Their first show together was Hello, Dolly. “We played lovers then too,” jokes Harper, “…Cornelius and Barnaby. I mean, they’re not really lovers, but we always thought that it could have happened.” He chortles wickedly. “That was our first romance,” agrees Ferracane with a chuckle.
“I feel so comfortable with Rusty,” Harper continues. “I’ve known him about 21 or 22 years, and we’ve worked together many times…so that’s the awesome part — that kind of camaraderie.” He and Ferracane strive to give their characters believable depth.
“It’s the warmth in the relationship,” says Harper. “Ultimately you have to get two people who make the audience forget that it’s two men. I think…why this show’s done so well in the past, even back when it opened, was that…the relationship kind of sneaks up on you.”
“Because it’s fine to be gay if you’re funny and campy,” Harper adds ruefully, “but if you get real, some people can react negatively to that. If they’re real and loving and caring and honest, it’s sometimes hard for audiences.” He continues, “You sneak up on them. It’s much harder for somebody to reject someone they adore.”
“I enjoy showing family values in a different light,” says Ferracane. “It’s not…typical, but they’re definitely a strong, loving, committed family that’s supportive.” He thoroughly enjoys the show’s music, too. “Jerry Herman is so great with a lyric and…a melody, and he really tugs at your heart.”
Is the show still relevant, despite the progress of equality since the play’s birth in 1973 and the creation of the musical ten years later? Harper has no doubt. “I think it’s totally an issue — otherwise gays would be allowed to marry,” he declares.
“There are many unconventional families,” Harper continues. “If you’re an adoptive parent, and you’ve given everything to a child, you know what that’s like. If you’re a stepparent, you know what it’s like to be accepted or not in that child’s life. So I think it’s bigger than just the ‘gay thing.’”

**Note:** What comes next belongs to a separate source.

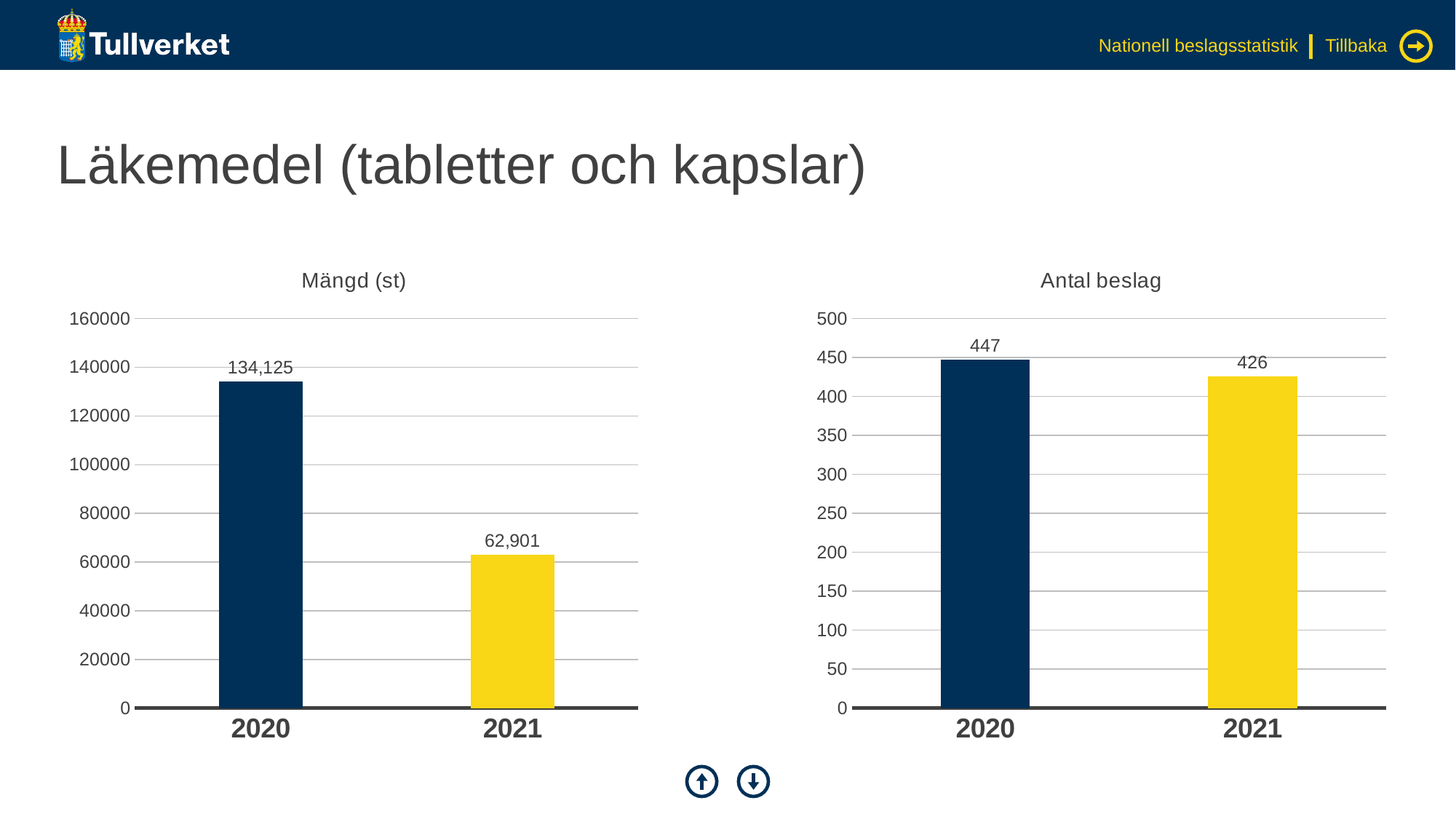
In the 'Mängd (st)' chart, what is the value for 2021? 62,901 In the 'Antal beslag' chart, which year has the lowest value? 2021 In the 'Antal beslag' chart, what is the value for 2021? 426 What kind of chart is the 'Mängd (st)' chart? bar chart In the 'Antal beslag' chart, what is the value for 2020? 447 In the 'Mängd (st)' chart, what is the value for 2020? 134,125 In the 'Mängd (st)' chart, do the values rise or fall from 2020 to 2021? fall In the 'Mängd (st)' chart, which year has the highest value? 2020 In the 'Antal beslag' chart, what is the difference between the 2020 and 2021 values? 21 How many bars are shown in the 'Antal beslag' chart? 2 In the 'Mängd (st)' chart, what is the difference between the 2020 and 2021 values? 71,224 In the 'Antal beslag' chart, is the value for 2021 greater or less than 400? greater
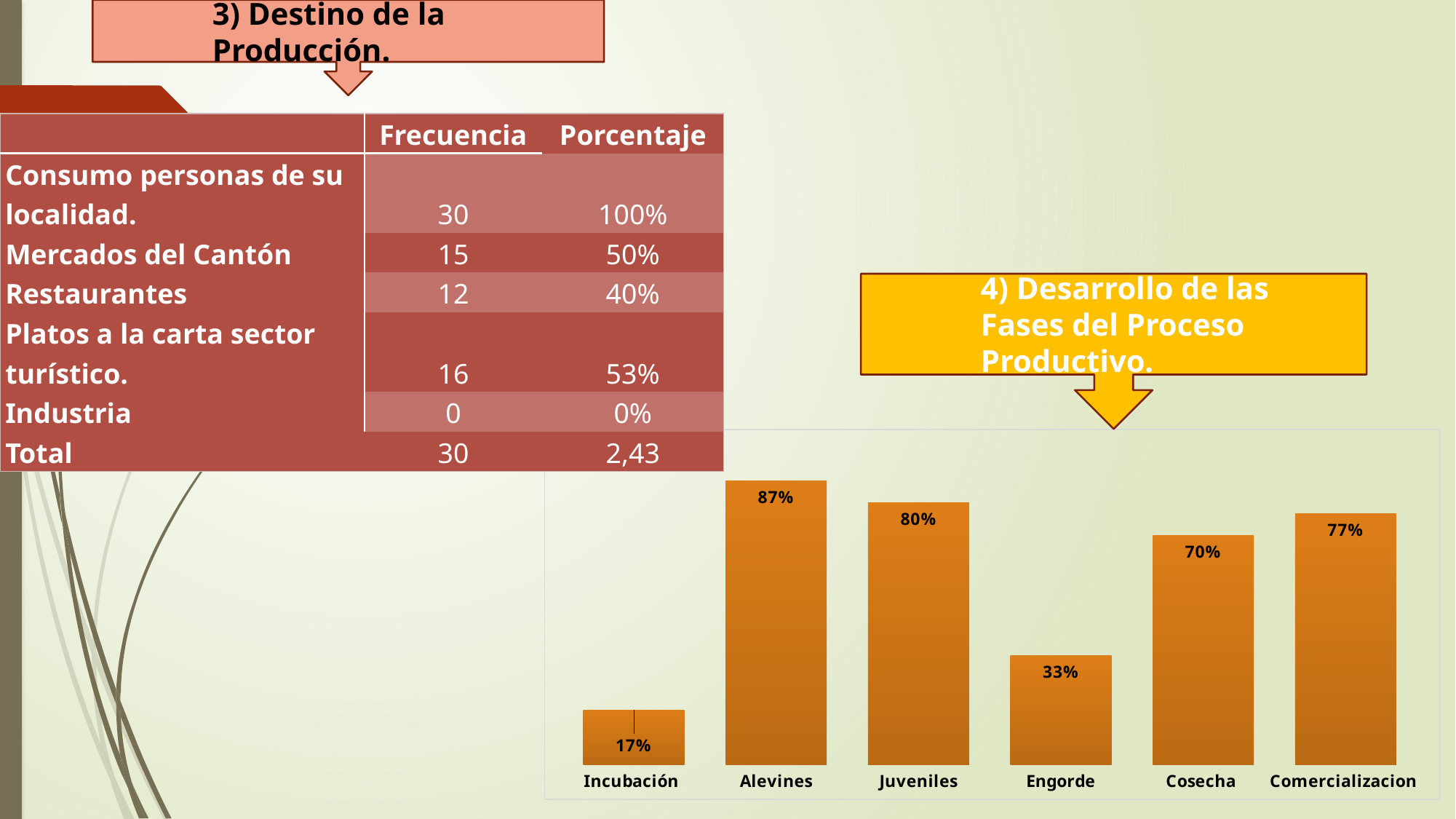
How many categories are shown in the bar chart? 6 What is the value for Engorde in the bar chart? 33% Which category has the lowest value in the bar chart? Incubación What is the difference between the values for Alevines and Juveniles in the bar chart? 7% Which category has the highest value in the bar chart? Alevines What is the difference between the values for Cosecha and Engorde in the bar chart? 37% What is the value for Comercializacion in the bar chart? 77% What is the value for Alevines in the bar chart? 87% What is the value for Incubación in the bar chart? 17% What colour are the bars in the bar chart? orange Which is larger in the bar chart, the value for Juveniles or the value for Cosecha? Juveniles What kind of chart is shown on the slide? bar chart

He elaborates, “I don’t know of anybody who has a normal family. What is ‘normal’? A child can be ashamed of one or both parents no matter who the parents are. And what is it like for that child to make you or your partner feel like you don’t have a place?”
“This piece holds up very well,” agrees director Barnard. “There’s not a doubt in my mind that the prejudices of this lifestyle and this world still very much exist today.”
If you go:
La Cage aux Folles continues at Phoenix Theatre through Sunday, April 7.